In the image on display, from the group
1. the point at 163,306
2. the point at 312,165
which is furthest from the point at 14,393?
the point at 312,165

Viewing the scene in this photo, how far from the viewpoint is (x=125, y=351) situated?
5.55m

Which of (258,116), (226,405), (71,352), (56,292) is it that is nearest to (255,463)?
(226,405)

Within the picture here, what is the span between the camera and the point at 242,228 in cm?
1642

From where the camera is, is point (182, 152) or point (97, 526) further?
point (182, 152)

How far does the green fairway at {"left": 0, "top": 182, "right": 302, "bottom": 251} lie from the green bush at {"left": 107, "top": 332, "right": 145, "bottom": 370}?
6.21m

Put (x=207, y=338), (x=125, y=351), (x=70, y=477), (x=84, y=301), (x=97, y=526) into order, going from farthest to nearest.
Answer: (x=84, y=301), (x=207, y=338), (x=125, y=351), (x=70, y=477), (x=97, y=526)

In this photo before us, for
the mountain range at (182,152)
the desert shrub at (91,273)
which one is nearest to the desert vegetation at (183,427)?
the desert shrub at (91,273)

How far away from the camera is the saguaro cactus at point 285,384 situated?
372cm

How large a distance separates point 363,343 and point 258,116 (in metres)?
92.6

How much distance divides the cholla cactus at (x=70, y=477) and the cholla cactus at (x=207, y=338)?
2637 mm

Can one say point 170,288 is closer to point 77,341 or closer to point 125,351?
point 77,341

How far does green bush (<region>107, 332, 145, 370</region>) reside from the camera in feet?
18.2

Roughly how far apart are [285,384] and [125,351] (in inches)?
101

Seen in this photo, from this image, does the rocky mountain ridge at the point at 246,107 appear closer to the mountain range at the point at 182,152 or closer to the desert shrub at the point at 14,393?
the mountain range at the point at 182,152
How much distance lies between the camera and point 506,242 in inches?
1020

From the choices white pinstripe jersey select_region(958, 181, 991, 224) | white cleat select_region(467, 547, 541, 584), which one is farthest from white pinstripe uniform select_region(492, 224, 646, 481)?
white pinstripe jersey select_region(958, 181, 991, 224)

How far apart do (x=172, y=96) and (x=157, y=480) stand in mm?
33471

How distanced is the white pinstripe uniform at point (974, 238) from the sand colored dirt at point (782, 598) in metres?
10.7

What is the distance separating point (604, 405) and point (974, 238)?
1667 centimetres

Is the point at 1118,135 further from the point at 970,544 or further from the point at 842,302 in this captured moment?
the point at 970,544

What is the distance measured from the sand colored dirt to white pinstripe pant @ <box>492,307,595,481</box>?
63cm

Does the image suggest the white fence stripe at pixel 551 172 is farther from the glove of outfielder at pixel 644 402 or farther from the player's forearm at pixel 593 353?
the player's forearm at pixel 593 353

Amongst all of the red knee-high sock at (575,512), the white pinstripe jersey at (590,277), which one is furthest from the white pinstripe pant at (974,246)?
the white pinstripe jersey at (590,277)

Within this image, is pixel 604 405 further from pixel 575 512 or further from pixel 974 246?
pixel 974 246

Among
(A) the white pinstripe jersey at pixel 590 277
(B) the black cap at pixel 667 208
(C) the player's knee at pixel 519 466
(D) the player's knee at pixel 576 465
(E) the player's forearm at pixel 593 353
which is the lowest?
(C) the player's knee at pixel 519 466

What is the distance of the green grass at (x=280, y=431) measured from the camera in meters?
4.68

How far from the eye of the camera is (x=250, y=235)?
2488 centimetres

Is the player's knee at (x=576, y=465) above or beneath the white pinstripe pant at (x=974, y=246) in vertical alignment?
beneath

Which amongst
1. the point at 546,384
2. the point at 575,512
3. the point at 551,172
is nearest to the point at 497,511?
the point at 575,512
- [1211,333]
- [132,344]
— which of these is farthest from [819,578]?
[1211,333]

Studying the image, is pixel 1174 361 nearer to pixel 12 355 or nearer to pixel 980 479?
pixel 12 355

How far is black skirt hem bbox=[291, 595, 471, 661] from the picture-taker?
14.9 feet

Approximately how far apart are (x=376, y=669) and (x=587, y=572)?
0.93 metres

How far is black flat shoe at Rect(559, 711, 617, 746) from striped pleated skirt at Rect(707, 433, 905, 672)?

◆ OBJECTIVE
Reproduce all of the rows above word for word, without changing anything.

◆ TASK ANSWER
In the image on display, from the group
1. the point at 163,306
2. the point at 312,165
which is furthest from the point at 14,393?
the point at 312,165

Viewing the scene in this photo, how far from the viewpoint is (x=125, y=351) situated?
5.55m

Which of (258,116), (226,405), (71,352), (56,292) is it that is nearest to (255,463)?
(226,405)

Within the picture here, what is the span between the camera and the point at 242,228 in cm?
1642

From where the camera is, is point (182, 152) or point (97, 526) further?
point (182, 152)

How far does the green fairway at {"left": 0, "top": 182, "right": 302, "bottom": 251} lie from the green bush at {"left": 107, "top": 332, "right": 145, "bottom": 370}?
6.21m

Put (x=207, y=338), (x=125, y=351), (x=70, y=477), (x=84, y=301), (x=97, y=526) into order, going from farthest to nearest.
Answer: (x=84, y=301), (x=207, y=338), (x=125, y=351), (x=70, y=477), (x=97, y=526)

In this photo before us, for
the mountain range at (182,152)
the desert shrub at (91,273)
which one is nearest to the desert vegetation at (183,427)?
the desert shrub at (91,273)

How far away from the camera is the saguaro cactus at point 285,384 situated?
372cm

How large a distance separates point 363,343 and point 258,116 (in metres)?
92.6

How much distance divides the cholla cactus at (x=70, y=477) and the cholla cactus at (x=207, y=338)?
2637 mm

Can one say point 170,288 is closer to point 77,341 or closer to point 125,351?
point 77,341

How far does green bush (<region>107, 332, 145, 370</region>) reside from the camera in feet?
18.2

Roughly how far apart are [285,384] and [125,351] (in inches)?
101

Seen in this photo, from this image, does the rocky mountain ridge at the point at 246,107 appear closer to the mountain range at the point at 182,152 or closer to the desert shrub at the point at 14,393?
the mountain range at the point at 182,152
How much distance lies between the camera and point 506,242 in inches?
1020

From the choices white pinstripe jersey select_region(958, 181, 991, 224) | white cleat select_region(467, 547, 541, 584), which one is farthest from white pinstripe uniform select_region(492, 224, 646, 481)?
white pinstripe jersey select_region(958, 181, 991, 224)

How far apart do (x=172, y=96) and (x=157, y=480) stand in mm?
33471

How distanced is the white pinstripe uniform at point (974, 238) from the sand colored dirt at point (782, 598) in metres?
10.7

What is the distance separating point (604, 405) and point (974, 238)?
1667 centimetres

Is the point at 1118,135 further from the point at 970,544 or further from the point at 842,302 in this captured moment?
the point at 970,544

What is the distance measured from the sand colored dirt to white pinstripe pant @ <box>492,307,595,481</box>?
63cm

Does the image suggest the white fence stripe at pixel 551 172 is farther from the glove of outfielder at pixel 644 402 or farther from the player's forearm at pixel 593 353?
the player's forearm at pixel 593 353

Amongst all of the red knee-high sock at (575,512), the white pinstripe jersey at (590,277), which one is furthest from the white pinstripe pant at (974,246)?
the white pinstripe jersey at (590,277)

Within this image, is pixel 604 405 further from pixel 575 512 or further from pixel 974 246?
pixel 974 246

Among
(A) the white pinstripe jersey at pixel 590 277
(B) the black cap at pixel 667 208
(C) the player's knee at pixel 519 466
(D) the player's knee at pixel 576 465
(E) the player's forearm at pixel 593 353
which is the lowest?
(C) the player's knee at pixel 519 466

What is the distance of the green grass at (x=280, y=431) measured from the camera in meters?
4.68

How far from the eye of the camera is (x=250, y=235)?
2488 centimetres

Is the player's knee at (x=576, y=465) above or beneath the white pinstripe pant at (x=974, y=246) in vertical alignment?
beneath

Which amongst
1. the point at 546,384
2. the point at 575,512
3. the point at 551,172
is nearest to the point at 497,511?
the point at 575,512
- [1211,333]
- [132,344]
— which of these is farthest from [819,578]?
[1211,333]

Studying the image, is pixel 1174 361 nearer to pixel 12 355 or nearer to pixel 980 479?
pixel 12 355

How far is black skirt hem bbox=[291, 595, 471, 661] from the picture-taker?
14.9 feet

Approximately how far apart are (x=376, y=669) and (x=587, y=572)?
0.93 metres

How far is black flat shoe at Rect(559, 711, 617, 746) from striped pleated skirt at Rect(707, 433, 905, 672)?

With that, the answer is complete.